I don't know if I am recording correctly on a very fundamental issue: input levels. When I record I push the faders on the input "mixer" (these faders are in my Cubase software - so not real faders) wide open and then adjust the input levels on my True Systems P2 to keep the signal from clipping the fader indicator inside my Cubase software. So I regulate the input signal via the P2 as opposed to regulating the input signal via the input faders. My thinking is that I don't want to attenuate the signal via the faders, but I would rather have the signal attenuated via the dynamics of the performing musician. I record classical musicians and I don't want to use compression as I want to keep the signal as clean as possible.
The alternative would be to crank up the P2 and then attenuate the signal on the Cubase faders via "squashing" the signal with the faders.
Does this make any sense?
Which is the proper way to record and which would you recommend?
Can you clear this up for me?
You are doing it the right way.
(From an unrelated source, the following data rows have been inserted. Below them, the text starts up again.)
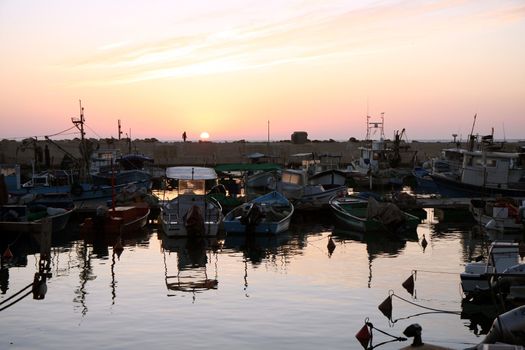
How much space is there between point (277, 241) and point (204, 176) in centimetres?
611

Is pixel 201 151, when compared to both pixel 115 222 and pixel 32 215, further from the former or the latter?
pixel 32 215

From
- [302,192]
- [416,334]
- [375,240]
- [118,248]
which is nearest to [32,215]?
[118,248]

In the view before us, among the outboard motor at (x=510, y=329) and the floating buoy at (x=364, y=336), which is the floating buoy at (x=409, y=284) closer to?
the floating buoy at (x=364, y=336)

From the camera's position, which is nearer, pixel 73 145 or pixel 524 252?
pixel 524 252

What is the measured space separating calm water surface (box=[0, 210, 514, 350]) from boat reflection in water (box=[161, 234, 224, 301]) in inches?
1.9

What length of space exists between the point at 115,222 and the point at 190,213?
4797mm

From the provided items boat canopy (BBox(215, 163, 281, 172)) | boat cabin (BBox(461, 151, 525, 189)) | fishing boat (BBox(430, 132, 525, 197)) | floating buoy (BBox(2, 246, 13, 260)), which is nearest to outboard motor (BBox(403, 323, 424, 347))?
floating buoy (BBox(2, 246, 13, 260))

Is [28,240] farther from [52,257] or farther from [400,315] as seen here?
[400,315]

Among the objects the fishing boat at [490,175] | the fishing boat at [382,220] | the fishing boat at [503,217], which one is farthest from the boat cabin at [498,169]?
the fishing boat at [382,220]

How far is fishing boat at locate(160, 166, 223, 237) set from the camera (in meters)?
35.2

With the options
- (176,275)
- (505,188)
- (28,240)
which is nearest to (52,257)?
(28,240)

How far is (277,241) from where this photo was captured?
35.8 m

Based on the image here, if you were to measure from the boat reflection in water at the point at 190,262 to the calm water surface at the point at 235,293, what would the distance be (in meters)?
0.05

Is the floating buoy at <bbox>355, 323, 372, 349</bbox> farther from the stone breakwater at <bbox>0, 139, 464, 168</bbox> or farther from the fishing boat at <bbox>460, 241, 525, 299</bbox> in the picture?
the stone breakwater at <bbox>0, 139, 464, 168</bbox>
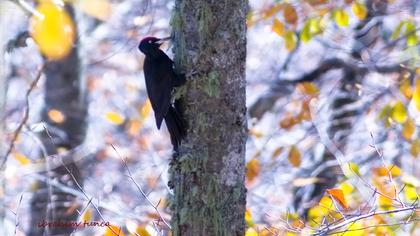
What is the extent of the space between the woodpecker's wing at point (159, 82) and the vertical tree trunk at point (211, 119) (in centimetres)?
12

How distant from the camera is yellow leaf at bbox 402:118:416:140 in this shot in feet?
21.1

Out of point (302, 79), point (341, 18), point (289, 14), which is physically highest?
point (289, 14)

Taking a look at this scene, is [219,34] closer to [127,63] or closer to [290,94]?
[290,94]

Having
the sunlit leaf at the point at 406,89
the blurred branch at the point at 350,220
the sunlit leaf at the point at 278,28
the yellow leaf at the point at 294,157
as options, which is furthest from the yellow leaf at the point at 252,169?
the blurred branch at the point at 350,220

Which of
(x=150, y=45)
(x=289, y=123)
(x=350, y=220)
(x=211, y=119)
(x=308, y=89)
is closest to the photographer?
(x=350, y=220)

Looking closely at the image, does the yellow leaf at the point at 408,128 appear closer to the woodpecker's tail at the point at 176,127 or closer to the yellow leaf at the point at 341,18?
the yellow leaf at the point at 341,18

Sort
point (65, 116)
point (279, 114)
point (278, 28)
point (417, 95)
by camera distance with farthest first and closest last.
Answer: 1. point (279, 114)
2. point (65, 116)
3. point (278, 28)
4. point (417, 95)

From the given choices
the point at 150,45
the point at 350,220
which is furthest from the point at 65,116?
the point at 350,220

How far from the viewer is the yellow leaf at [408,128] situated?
6422 mm

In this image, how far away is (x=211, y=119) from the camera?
385cm

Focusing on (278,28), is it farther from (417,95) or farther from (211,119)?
(211,119)

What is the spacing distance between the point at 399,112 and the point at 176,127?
9.47 feet

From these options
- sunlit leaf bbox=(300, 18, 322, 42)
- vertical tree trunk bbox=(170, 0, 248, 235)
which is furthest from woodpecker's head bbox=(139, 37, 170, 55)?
sunlit leaf bbox=(300, 18, 322, 42)

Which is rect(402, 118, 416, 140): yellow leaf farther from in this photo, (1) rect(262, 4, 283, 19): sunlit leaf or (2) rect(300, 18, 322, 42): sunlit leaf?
(1) rect(262, 4, 283, 19): sunlit leaf
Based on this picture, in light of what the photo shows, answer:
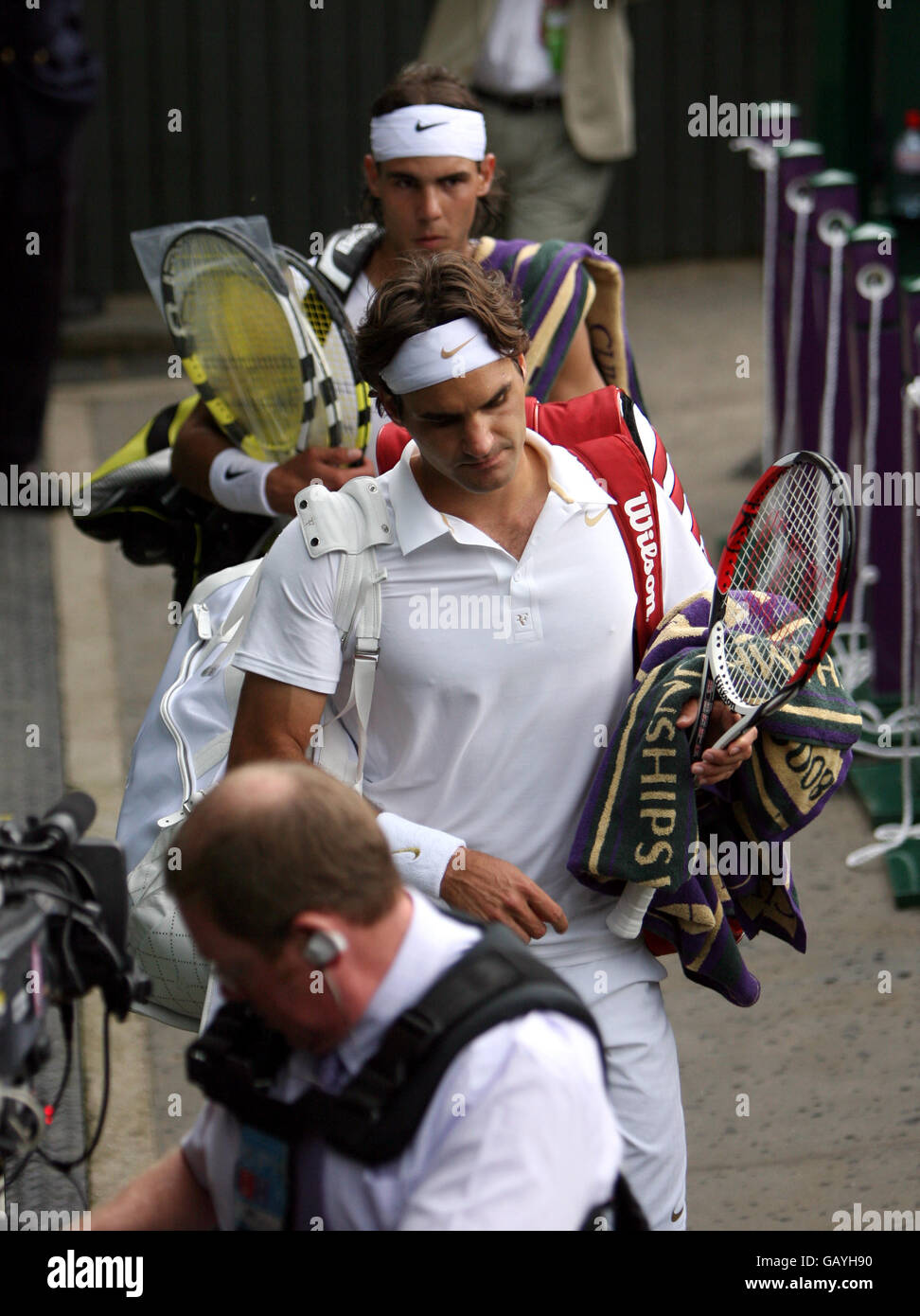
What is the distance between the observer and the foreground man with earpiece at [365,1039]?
209cm

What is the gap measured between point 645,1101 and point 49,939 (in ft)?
4.01

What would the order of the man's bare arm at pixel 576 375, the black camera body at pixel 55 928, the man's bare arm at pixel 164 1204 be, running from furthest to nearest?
the man's bare arm at pixel 576 375
the man's bare arm at pixel 164 1204
the black camera body at pixel 55 928

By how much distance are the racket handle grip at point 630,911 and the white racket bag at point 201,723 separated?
0.47m

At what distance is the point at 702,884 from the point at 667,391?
702cm

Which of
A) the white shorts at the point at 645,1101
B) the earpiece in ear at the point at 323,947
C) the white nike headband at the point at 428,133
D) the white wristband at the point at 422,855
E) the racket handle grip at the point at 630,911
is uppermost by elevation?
the white nike headband at the point at 428,133

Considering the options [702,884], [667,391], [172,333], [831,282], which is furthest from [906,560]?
[667,391]

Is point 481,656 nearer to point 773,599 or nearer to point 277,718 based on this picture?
point 277,718

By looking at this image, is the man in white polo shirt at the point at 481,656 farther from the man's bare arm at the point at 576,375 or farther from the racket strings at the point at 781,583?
the man's bare arm at the point at 576,375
The input fader should be set to zero dB (unity gain), and you should control the input level with your P2 preamplifier, making sure not to clip your converters. The input faders in Cubase happen AFTER the signal has already been converted to digital, so lowering those faders would not correct any clipping that is taking place at the conversion stage.
I never touch the input faders in Cubase. No reason to unless you are using them to control the monitor mix to the talent, or yourself. I don't monitor "through" Cubase, as I have an external mixer I use for monitoring the signals before they go into Cubase, so I just leave all the input faders at their default unity gain settings.
Hope that makes sense.
This came up becuase I was recording a solo double bass session. This instrumenrt has wildely varying levels of dynamics and sometimes it almost completely disappears when plucked. Like I said in my earlier post, I'm trying to stay away from compression and a listener would really need to turn up the volume on their end to hear certain parts.
Are there any other faders within Cubase I should adjust to avoid clipping durng the input phase.
Anything you adjust in Cubase is happening AFTER the signal has already gone through your A/D converters, so it can't help you if your levels were already too hot and clipped the converters on the way in.
However, you don't want to be adding any gain with the input level faders or any inserts on the inputs, as that could lead to clipping before the signal is saved to your hard drive, if you are recording to a fixed point format (16 bits or 24 bits). If for any strange reason you need to add some inserts or level to the input signals with the input channels, then you'll probably want to record in 32 bit floating point format which will prevent any clipping from that added processing.
That should never be happening, though, and there is no reason to record in 32 bit floating point format as your A/D converters are only 16 or 24 bit, and you'd be wasting hard drive space (there is no such thing as 32 bit floating point converters, and even 24 bit converters only give you about 20 bits of useful data anyway, as the rest is usually below the noise floor level of the electronics).